Christianity Faces Eradication in Iraq, Afghanistan, Egypt (VIDEO)
Christianity in Afghanistan and Iraq could be eradicated in our lifetime, partially as a result of the U.S. troop withdrawal, says Leonard Leo, chairman of the U.S. Commission on International Religious Freedom (USCIRF), a bi-partisan governmental agency fighting for religious freedom of peoples across the globe. Egyptian Christians, he adds, are possibly facing a similar fate.
This is the pattern throughout the Middle Eastern region, Leo said in a video interview with Terry Jeffrey, editor in chief of CNSNews on Dec. 22.
“The flight of Christians out of the region is unprecedented and it’s increasing year by year,” Leo said, concluding with a grim prediction that Christians might disappear altogether from Iraq, Afghanistan and Egypt.
Since the war began in March 2003, Iraq erupted into sectarian violence, leaving U.S. troops in charge of trying to contain what threatened to become a civil war. The situation turned out to be catastrophic for the Christian community there, as violence against Christians soared, including an attack on a church in Baghdad in Oct. 2010, in which 58 congregants were killed. Up to 900,000 Christians have fled the country since, according to a recent study by Minority Rights Group International.
The religious freedom expert echoed many others in accusing the Iraqi government of failing to take adequate steps to protect Christians or prosecute those who attack them.
“One of the big problems from the very beginning was that our country and others were unwilling to acknowledge that the fight in Iraq was largely a sectarian conflict and there wasn’t enough emphasis placed on the flight of Christians and other religious minorities, particularly in the northern part of Iraq,” Leo told CNSNews.com.
He added that religious minorities have always been an important part of the Iraqi fabric of society, which held it together.

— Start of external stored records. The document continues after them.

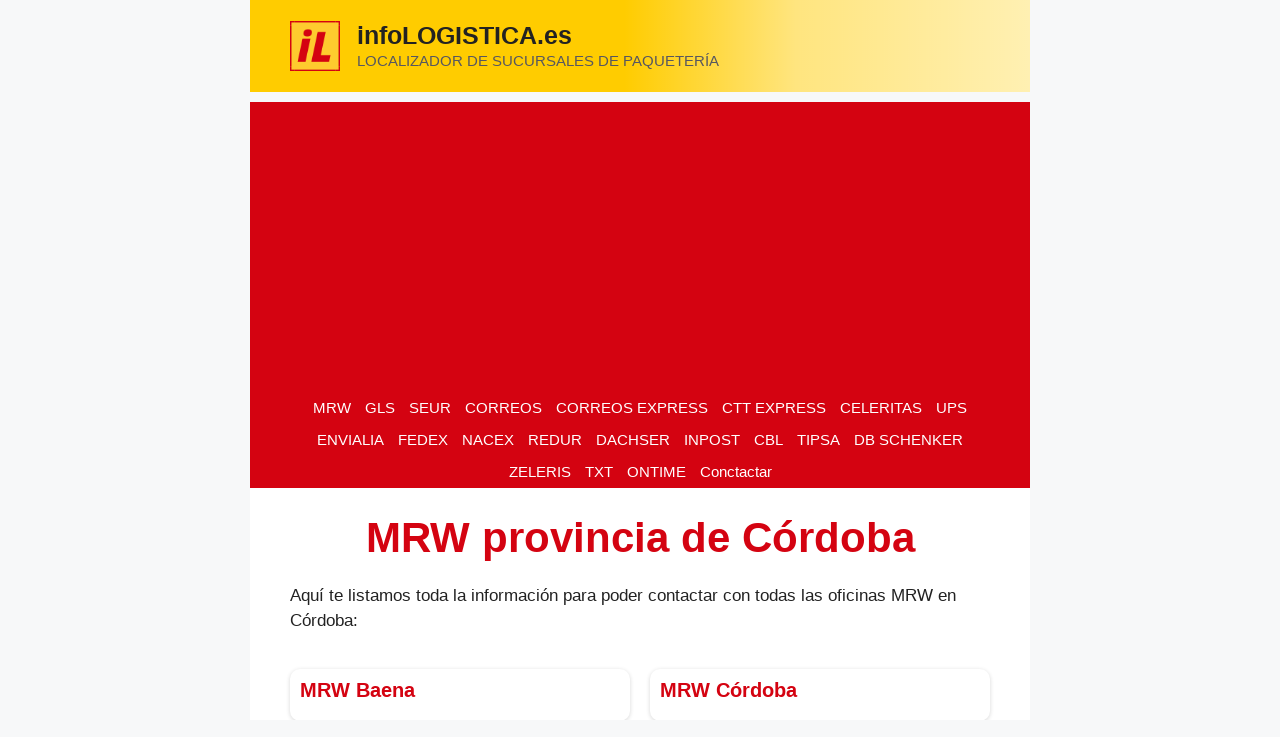

--- FILE ---
content_type: text/html; charset=utf-8
request_url: https://www.google.com/recaptcha/api2/aframe
body_size: 267
content:
<!DOCTYPE HTML><html><head><meta http-equiv="content-type" content="text/html; charset=UTF-8"></head><body><script nonce="jxk5aKTk6odlJktqv2DX6w">/** Anti-fraud and anti-abuse applications only. See google.com/recaptcha */ try{var clients={'sodar':'https://pagead2.googlesyndication.com/pagead/sodar?'};window.addEventListener("message",function(a){try{if(a.source===window.parent){var b=JSON.parse(a.data);var c=clients[b['id']];if(c){var d=document.createElement('img');d.src=c+b['params']+'&rc='+(localStorage.getItem("rc::a")?sessionStorage.getItem("rc::b"):"");window.document.body.appendChild(d);sessionStorage.setItem("rc::e",parseInt(sessionStorage.getItem("rc::e")||0)+1);localStorage.setItem("rc::h",'1765628665213');}}}catch(b){}});window.parent.postMessage("_grecaptcha_ready", "*");}catch(b){}</script></body></html>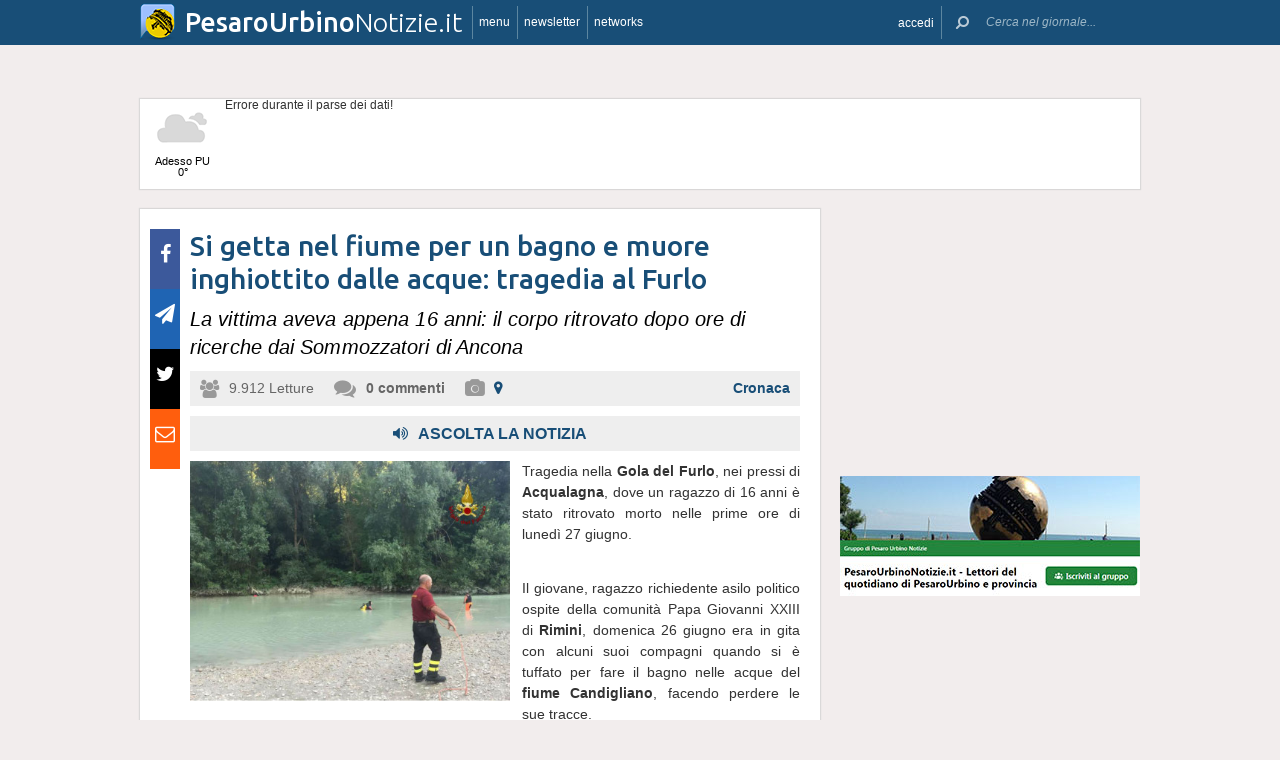

--- FILE ---
content_type: text/html; charset=utf-8
request_url: https://www.google.com/recaptcha/api2/aframe
body_size: 267
content:
<!DOCTYPE HTML><html><head><meta http-equiv="content-type" content="text/html; charset=UTF-8"></head><body><script nonce="UZ03w-r1-PbcafSvQ0wqCA">/** Anti-fraud and anti-abuse applications only. See google.com/recaptcha */ try{var clients={'sodar':'https://pagead2.googlesyndication.com/pagead/sodar?'};window.addEventListener("message",function(a){try{if(a.source===window.parent){var b=JSON.parse(a.data);var c=clients[b['id']];if(c){var d=document.createElement('img');d.src=c+b['params']+'&rc='+(localStorage.getItem("rc::a")?sessionStorage.getItem("rc::b"):"");window.document.body.appendChild(d);sessionStorage.setItem("rc::e",parseInt(sessionStorage.getItem("rc::e")||0)+1);localStorage.setItem("rc::h",'1768448897731');}}}catch(b){}});window.parent.postMessage("_grecaptcha_ready", "*");}catch(b){}</script></body></html>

Disappearance of these minorities would be a “serious problem.”
U.S. Troops withdrew from Iraq on Dec. 15, and the final withdrawal from Afghanistan is due by the end of December.
“I’m very, very concerned about what will happen after our presence is completely gone, and I don’t know how we continue to put pressure on the Iraqi government and on the security forces and others in Iraq to protect the Christians in the absence of any presence,” Leo said in the interview.
The agency’s annual report on religious freedom in Iraq reports "systematic, ongoing, and egregious religious freedom violations." At least half of the Iraqi Christian community from before the U.S. invasion is believed to have left the country, according to the report.
“In 2003, there were thought to be 800,000 to 1.4 million Chaldean Catholics, Assyrian Orthodox, Assyrian Church of the East members, Syriac Orthodox, Armenians (Catholic and Orthodox), Protestants, and Evangelicals in Iraq. Today, community leaders estimate the number of Christians to be around 500,000,” the report reads.
In Afghanistan “conditions for religious freedom remain problematic, despite gains in freedom of religion or belief since the ouster of the Taliban regime in late 2001,” says the USCIRF report.
A constitution that was drafted with the help of the United States government has effectively given the Afghan government license to deny religious liberty to people who adhere to minority faiths, including Christianity, Leo added in the interview.
“The constitution drafting process with which we were involved was a disaster and I’m not sure Afghanistan can ever fully recover from the damage that we inflicted by not holding the line on the kind of constitution drafting that we should have been pushing for,” he said.
In Egypt, according to Leo, anti-Christian violence and discrimination may inspire a mass migration of that nation’s Coptic Christian population, which means radical Muslims there will reach their goal. The country is headed down a similar path as Iraq and Afghanistan, Leo concluded.
“With what’s going on in Egypt, with the uncertainties that exist, there’s very little incentive for a young Coptic Christian to stay in the county,” Leo told CNSNews. “It wouldn’t surprise me in the least if you saw the same basic trajectory in Egypt that you see in quite a number of other countries which is to say they just get up and they leave.”
Even under Mubarak, authorities were not investigating and bringing to justice the persecutors of minorities properly, he added. “But then you have to compound that problem with you may actually have a government that steps up the official repression of religion,” the religious freedom expert said.
He fears the new laws in Egypt may further restrict churches, which as a result could scare away the younger members of the Coptic community.
Other countries covered by USCIRF’s report, where the non-Muslim religious minority communities are facing existential threats include Iran, Saudi Arabia, Turkey, Pakistan among others.
USCIRF, as a governmental agency, makes recommendations to the president, Congress and the secretary of state regarding how to use U.S. foreign policy to help freedom of religion across the world. The agency is able to suggest countries that violate that freedom to be considered “countries of particular concern” by the Dept. of State, Leo said. The agency reportedly asked the Department of State to name Egypt, Iraq and Afghanistan as such, but the department refused.